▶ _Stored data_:
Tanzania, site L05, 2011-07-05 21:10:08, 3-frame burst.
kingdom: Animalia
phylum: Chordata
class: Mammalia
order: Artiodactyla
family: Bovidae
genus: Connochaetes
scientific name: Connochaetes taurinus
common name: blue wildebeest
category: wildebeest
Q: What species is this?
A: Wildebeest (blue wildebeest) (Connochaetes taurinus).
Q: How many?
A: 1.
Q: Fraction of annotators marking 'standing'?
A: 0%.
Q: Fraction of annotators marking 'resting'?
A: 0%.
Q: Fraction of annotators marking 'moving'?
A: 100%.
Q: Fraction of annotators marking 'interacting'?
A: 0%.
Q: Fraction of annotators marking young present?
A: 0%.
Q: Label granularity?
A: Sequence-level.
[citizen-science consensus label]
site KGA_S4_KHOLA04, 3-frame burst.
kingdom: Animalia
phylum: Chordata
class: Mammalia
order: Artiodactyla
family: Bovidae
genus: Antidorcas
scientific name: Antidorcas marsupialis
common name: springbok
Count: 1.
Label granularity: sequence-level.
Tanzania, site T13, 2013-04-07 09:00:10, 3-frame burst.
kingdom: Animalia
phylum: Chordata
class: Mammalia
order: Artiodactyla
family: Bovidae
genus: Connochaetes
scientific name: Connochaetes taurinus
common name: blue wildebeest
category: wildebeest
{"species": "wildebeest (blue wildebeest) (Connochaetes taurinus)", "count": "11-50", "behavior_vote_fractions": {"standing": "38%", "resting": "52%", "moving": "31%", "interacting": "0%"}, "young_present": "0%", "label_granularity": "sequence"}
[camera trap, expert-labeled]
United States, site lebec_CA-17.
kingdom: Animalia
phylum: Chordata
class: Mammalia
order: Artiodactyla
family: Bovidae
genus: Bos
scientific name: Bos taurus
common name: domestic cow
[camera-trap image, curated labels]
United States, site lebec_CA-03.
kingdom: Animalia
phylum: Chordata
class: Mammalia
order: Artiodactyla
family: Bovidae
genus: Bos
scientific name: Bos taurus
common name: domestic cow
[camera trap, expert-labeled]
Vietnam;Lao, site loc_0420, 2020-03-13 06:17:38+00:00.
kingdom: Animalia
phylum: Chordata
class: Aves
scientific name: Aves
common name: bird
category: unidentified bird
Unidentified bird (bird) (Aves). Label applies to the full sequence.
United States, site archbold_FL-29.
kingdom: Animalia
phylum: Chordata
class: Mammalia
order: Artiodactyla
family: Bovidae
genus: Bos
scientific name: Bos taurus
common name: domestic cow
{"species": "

▶ _TO DO_: Filter the records for the string "United" and copy every line that holds it.

▶ _OUTPUT FOR THIS EXERCISE_:
United States, site lebec_CA-17.
United States, site lebec_CA-03.
United States, site archbold_FL-29.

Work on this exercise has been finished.